Chile’s two remote island territories, enchanting Easter Island and the virtually unknown Juan Fernández Archipelago, are collectively referred to as the Islas Esporádicas (“Far Flung Isles”). Both are national parks and have been singled out by UNESCO for special protection. Neither is easy to get to, and most travellers never do, but those who make the journeys will find their efforts and expenditure richly rewarded with a set of tantalizingly enigmatic statues and one of the world’s most precarious ecosystems, respectively.

Lost in the vastness of the ocean, tiny Easter Island (or, in Spanish, Isla de Pascua) remains a world unto itself, its closest inhabited neighbour being Pitcairn Island, 2250km northwest. Spanning just 23km at its longest stretch, the island is triangular, with low-lying extinct volcanoes rising out of each corner. Scattered between these points are dozens of moai, the intriguing monolithic stone statues that have made the island universally famous.

Much closer to the mainland, at a mere 675km west of Valparaíso, but still relatively unknown, the Juan Fernández Archipelago is, ironically, far more difficult to reach. With their sharp, jagged peaks, coated in lush, deep-green foliage, the islands boast a topography that is among the most spectacular in Chile.
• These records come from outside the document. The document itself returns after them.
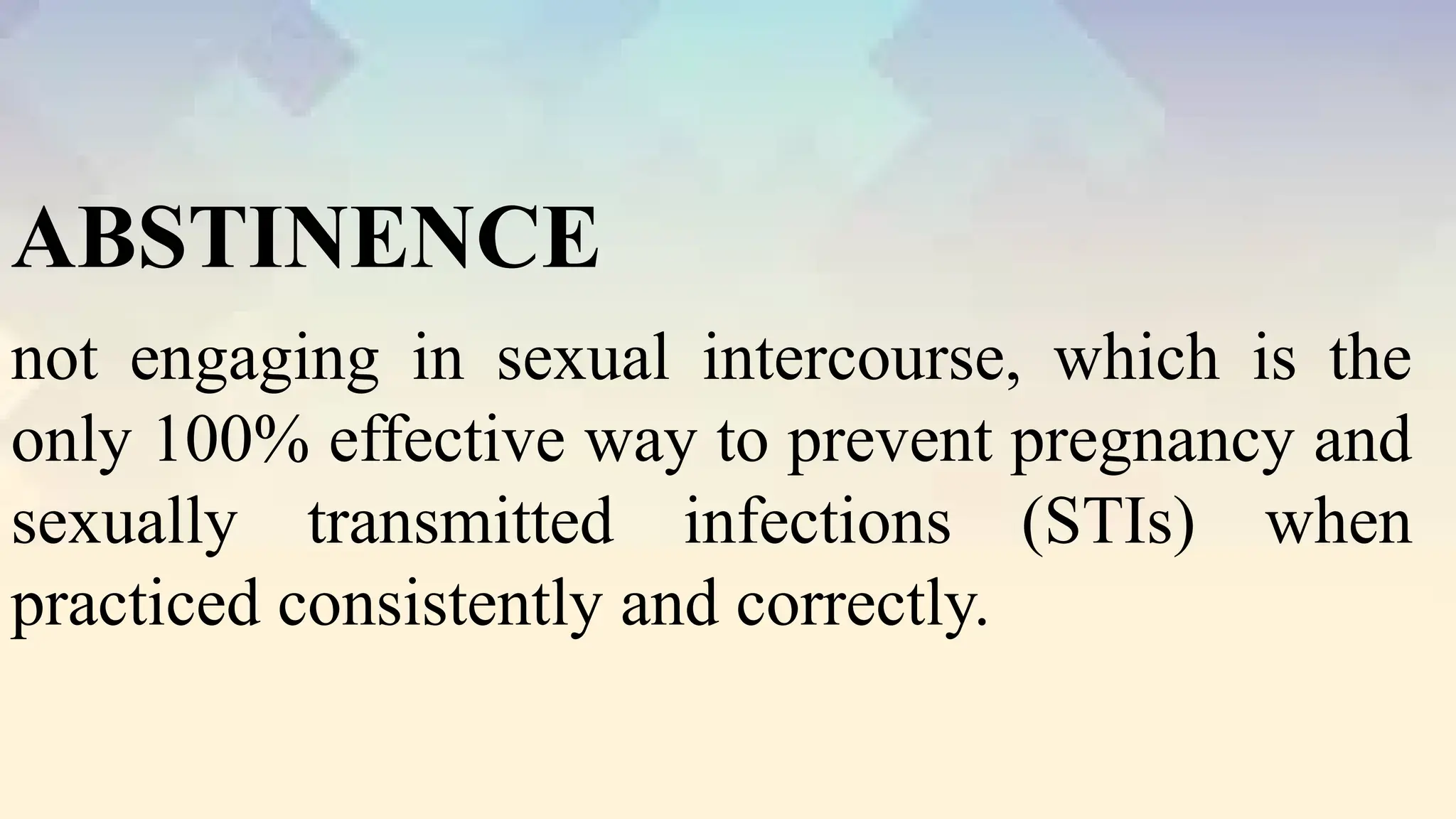 ABSTINENCE

not engaging in sexual intercourse, which is the only 100% effective way to prevent pregnancy and sexually transmitted infections (STIs) when practiced consistently and correctly.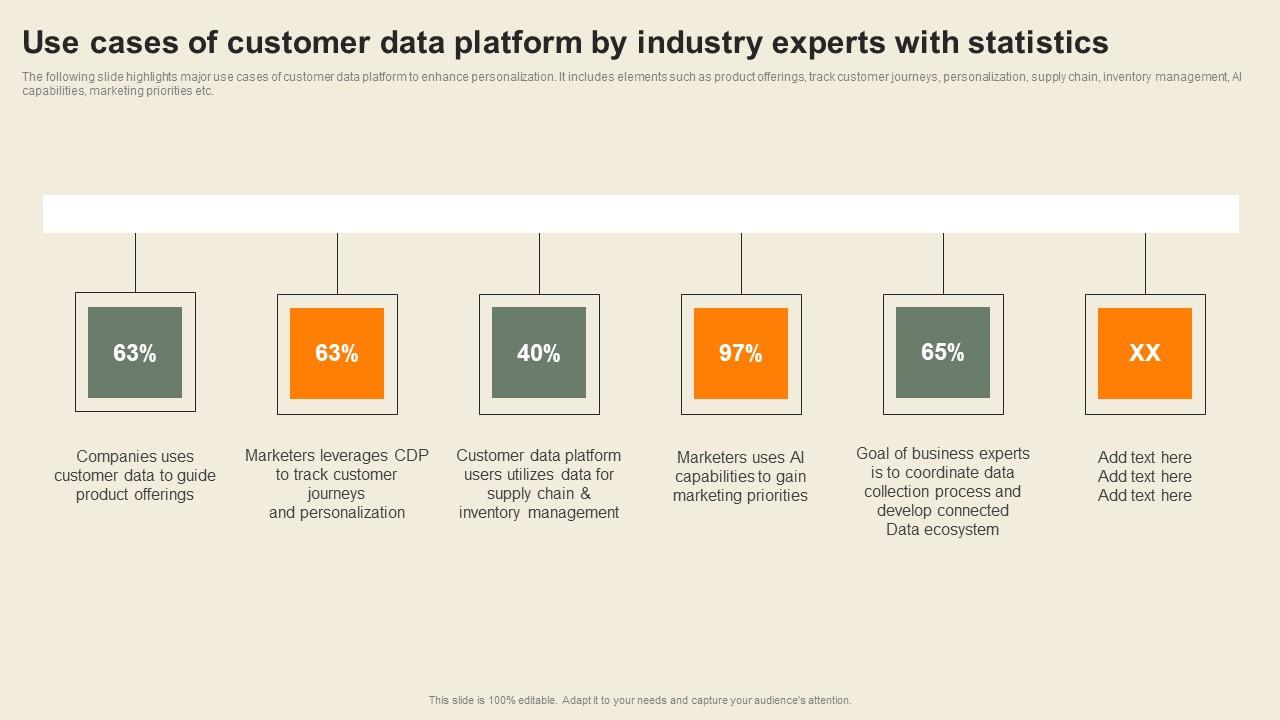 Use cases of customer data platform by industry experts with statistics

The following slide highlights major use cases of customer data platform to enhance personalization. It includes elements such as product offerings, track customer journeys, personalization, supply chain, inventory management, AI capabilities, marketing priorities etc.

63%

Companies uses customer data to guide product offerings

63%

Marketers leverages CDP to track customer journeys and personalization

40%

Customer data platform users utilizes data for supply chain & inventory management

97%

Marketers uses AI capabilities to gain marketing priorities

65%

Goal of business experts is to coordinate data collection process and develop connected Data ecosystem

XX

Add text here Add text here Add text here

This slide is 100% editable. Adapt it to your needs and capture your audience's attention.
The archipelago’s largest and only permanently inhabited island – Isla Robinson Crusoe – started out as a pirates’ refuge. In 1709 it was brought to public attention when Scottish seaman Alexander Selkirk was rescued from its shores after being marooned there for more than four years – a story was used as the basis for The Adventures of Robinson Crusoe. Today the Juan Fernández Archipelago, badly affected by a tsunami triggered by the 2010 earthquake, remains an adventurous destination, well off the beaten track.